Would you copy the records exactly, leaving the pictures out?

(Given information begins)

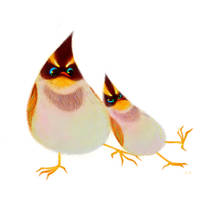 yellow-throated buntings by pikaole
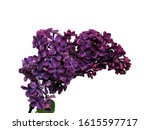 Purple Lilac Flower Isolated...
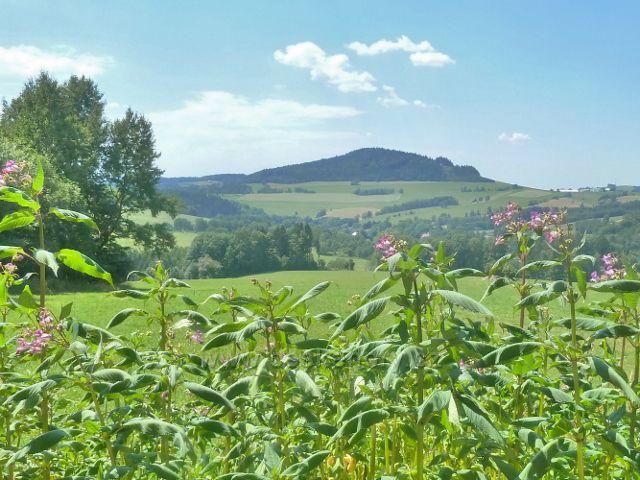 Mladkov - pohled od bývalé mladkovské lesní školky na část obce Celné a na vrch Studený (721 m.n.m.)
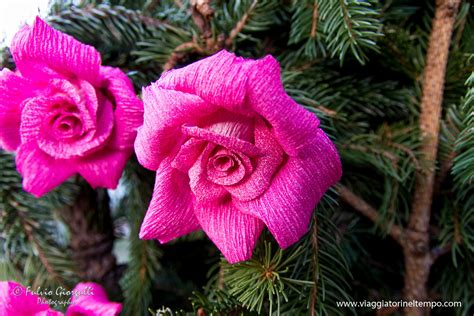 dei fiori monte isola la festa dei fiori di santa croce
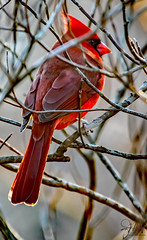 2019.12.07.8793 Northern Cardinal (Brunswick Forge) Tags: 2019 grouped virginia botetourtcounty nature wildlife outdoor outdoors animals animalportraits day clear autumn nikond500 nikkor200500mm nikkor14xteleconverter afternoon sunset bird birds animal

(Given information ends)

**Response to the exercise**.
 yellow-throated buntings by pikaole
 Purple Lilac Flower Isolated...
 Mladkov - pohled od bývalé mladkovské lesní školky na část obce Celné a na vrch Studený (721 m.n.m.)
 dei fiori monte isola la festa dei fiori di santa croce
 2019.12.07.8793 Northern Cardinal (Brunswick Forge) Tags: 2019 grouped virginia botetourtcounty nature wildlife outdoor outdoors animals animalportraits day clear autumn nikond500 nikkor200500mm nikkor14xteleconverter afternoon sunset bird birds animal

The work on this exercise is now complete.